Proliferation inhibition ratio was assessed by CCK-8 assay (Dojindo, Japan). Briefly, 5×103 cells/well were seeded with a total volume of 100 μl in 96-well plates. Cell infection followed the procedures above. Every 24 h following incubation, 10 μl CCK-8 was added to each well followed by incubation for another 3 h at 37°C in a 5% CO2 humidified atmosphere. The optical density (OD) value was measured by a microculture plate reader (BioTek Instruments, USA) using double-wavelength (450 and 630 nm). Growth inhibition ratio (%) = (1 − Mean OD value of lentivirus infected cells/Mean OD value of non-treated cells) × 100%. Each assay was performed in triplicate.

Colony-forming assay

Briefly, GFP-expressing cells were sorted by flow cytometry using Vi-Cell counter (Beckman Coulter, Fullerton, CA, USA), and 300 cells/ml were seeded in 24-well plates. Methylcellulose dissolved in RPMI-1640 containing 30% FBS was added to each well with a concentration of 0.8 g/l. The colonies containing >50 cells were counted on Day 14. Each assay was performed in triplicate.

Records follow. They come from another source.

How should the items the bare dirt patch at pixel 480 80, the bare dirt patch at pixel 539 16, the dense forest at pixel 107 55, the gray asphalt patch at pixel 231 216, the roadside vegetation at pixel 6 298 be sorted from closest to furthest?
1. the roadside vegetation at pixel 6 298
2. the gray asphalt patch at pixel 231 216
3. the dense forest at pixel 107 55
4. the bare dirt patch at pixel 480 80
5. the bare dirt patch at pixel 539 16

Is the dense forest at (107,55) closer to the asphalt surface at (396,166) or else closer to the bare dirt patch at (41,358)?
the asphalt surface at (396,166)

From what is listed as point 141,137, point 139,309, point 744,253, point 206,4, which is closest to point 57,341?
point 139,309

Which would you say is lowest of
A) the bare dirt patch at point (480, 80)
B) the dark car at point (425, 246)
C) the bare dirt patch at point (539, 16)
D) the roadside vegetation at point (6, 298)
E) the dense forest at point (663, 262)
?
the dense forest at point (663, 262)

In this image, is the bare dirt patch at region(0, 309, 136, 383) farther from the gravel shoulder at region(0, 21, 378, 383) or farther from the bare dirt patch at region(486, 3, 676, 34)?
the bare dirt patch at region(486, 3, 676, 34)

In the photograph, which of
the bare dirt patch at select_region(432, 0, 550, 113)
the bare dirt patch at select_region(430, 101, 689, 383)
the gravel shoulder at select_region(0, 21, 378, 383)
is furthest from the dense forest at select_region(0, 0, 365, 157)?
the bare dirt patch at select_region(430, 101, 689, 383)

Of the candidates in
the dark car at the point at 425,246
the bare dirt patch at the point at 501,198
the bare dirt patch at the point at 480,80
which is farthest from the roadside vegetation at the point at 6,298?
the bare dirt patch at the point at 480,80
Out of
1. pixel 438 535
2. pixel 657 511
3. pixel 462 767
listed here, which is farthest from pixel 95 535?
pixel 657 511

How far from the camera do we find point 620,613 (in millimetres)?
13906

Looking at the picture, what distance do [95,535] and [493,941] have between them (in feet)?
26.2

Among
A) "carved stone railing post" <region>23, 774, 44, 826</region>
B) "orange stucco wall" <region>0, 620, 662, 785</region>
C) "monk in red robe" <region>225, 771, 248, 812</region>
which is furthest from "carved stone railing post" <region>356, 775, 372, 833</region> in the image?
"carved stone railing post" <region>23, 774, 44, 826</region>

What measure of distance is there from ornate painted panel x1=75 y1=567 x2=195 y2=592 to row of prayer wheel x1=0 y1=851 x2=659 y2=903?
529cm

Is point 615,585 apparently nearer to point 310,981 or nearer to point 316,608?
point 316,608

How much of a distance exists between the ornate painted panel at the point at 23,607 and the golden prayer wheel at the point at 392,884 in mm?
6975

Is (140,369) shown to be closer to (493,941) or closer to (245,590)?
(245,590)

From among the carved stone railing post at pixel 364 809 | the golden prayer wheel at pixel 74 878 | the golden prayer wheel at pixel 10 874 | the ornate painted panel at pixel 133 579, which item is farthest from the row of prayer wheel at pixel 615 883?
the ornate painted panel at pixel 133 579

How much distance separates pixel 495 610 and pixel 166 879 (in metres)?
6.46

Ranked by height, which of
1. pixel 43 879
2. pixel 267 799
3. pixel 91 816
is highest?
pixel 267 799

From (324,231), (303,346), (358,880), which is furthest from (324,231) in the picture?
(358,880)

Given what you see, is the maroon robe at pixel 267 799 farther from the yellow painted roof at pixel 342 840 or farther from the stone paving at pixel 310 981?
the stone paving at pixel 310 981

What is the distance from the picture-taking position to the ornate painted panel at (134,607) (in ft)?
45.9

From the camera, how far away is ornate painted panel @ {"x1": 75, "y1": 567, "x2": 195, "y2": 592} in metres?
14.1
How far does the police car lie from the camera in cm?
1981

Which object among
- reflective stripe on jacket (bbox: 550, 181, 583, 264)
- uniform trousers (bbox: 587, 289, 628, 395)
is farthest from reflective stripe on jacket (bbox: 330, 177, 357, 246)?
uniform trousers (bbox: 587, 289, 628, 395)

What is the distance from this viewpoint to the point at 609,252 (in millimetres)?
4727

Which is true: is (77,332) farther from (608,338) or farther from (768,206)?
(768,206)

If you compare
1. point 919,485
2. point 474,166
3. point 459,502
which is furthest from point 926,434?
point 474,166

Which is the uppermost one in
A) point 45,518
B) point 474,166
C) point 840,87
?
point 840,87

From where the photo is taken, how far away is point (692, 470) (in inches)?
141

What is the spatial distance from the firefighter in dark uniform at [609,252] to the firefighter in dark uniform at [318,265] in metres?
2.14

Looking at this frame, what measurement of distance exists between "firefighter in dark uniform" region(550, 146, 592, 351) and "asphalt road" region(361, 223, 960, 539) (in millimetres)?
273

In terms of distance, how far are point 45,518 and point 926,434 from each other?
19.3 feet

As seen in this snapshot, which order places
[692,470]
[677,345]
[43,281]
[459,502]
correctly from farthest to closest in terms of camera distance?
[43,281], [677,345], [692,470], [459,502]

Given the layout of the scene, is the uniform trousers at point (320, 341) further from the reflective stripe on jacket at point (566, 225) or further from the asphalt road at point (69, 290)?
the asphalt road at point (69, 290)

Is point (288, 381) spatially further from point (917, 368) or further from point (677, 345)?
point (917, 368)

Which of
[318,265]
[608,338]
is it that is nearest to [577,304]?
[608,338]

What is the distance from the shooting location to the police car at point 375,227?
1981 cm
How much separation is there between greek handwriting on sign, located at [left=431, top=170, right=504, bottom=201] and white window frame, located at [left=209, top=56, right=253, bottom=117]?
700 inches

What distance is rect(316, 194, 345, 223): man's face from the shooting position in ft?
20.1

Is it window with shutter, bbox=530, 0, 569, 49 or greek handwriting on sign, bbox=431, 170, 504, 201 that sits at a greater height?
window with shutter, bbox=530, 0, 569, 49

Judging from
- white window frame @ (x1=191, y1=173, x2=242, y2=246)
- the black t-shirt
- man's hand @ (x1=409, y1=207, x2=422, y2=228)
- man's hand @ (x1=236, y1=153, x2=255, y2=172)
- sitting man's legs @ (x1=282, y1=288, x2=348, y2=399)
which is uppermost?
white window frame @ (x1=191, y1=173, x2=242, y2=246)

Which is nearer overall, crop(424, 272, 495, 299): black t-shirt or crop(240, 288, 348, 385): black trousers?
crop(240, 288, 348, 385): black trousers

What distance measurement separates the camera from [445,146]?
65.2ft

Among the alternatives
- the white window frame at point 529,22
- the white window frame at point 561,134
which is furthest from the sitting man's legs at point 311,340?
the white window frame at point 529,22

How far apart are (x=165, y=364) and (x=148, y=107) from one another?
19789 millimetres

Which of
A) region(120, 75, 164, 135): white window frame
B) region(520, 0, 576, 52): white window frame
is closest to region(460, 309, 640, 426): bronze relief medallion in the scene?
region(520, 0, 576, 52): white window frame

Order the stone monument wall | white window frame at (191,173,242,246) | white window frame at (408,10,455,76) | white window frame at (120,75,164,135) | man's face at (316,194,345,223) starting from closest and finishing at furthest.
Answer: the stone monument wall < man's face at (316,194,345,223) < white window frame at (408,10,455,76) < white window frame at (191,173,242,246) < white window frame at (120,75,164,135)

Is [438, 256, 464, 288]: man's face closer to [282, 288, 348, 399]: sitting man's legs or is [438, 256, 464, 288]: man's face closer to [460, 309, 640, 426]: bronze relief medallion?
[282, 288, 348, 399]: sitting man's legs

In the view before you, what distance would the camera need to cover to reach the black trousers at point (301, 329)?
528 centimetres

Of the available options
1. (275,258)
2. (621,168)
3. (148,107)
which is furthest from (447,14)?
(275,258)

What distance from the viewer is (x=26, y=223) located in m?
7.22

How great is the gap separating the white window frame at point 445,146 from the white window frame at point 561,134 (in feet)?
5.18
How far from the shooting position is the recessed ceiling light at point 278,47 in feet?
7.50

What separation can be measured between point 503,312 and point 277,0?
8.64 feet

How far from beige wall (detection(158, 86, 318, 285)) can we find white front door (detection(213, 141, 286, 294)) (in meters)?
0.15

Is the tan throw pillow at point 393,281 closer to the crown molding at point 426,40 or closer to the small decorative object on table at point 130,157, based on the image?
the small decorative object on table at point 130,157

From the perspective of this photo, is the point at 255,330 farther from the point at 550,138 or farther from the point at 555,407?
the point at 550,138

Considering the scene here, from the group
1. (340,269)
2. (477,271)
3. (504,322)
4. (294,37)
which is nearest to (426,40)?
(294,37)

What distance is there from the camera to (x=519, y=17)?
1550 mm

DAPI fluorescence staining and DNA fragmentation analysis

For DAPI fluorescence staining, cells were collected and washed 2 times with PBS and stained by DAPI (Beyotime, Shanghai, China) in a concentration of 2 mg/ml for 3–5 min, then washed 2 times with PBS. Morphological changes of the stained cells were examined using the fluorescence microscope. DNA fragmentation analysis was performed according to the protocols of a commercial DNA Fragmentation Kit (Beyotime), followed by agarose gel electrophoresis: each sample containing equal amounts of extracted DNA (2 μg) in 1.0% agarose gel with a constant voltage 18 V for 4–6 h.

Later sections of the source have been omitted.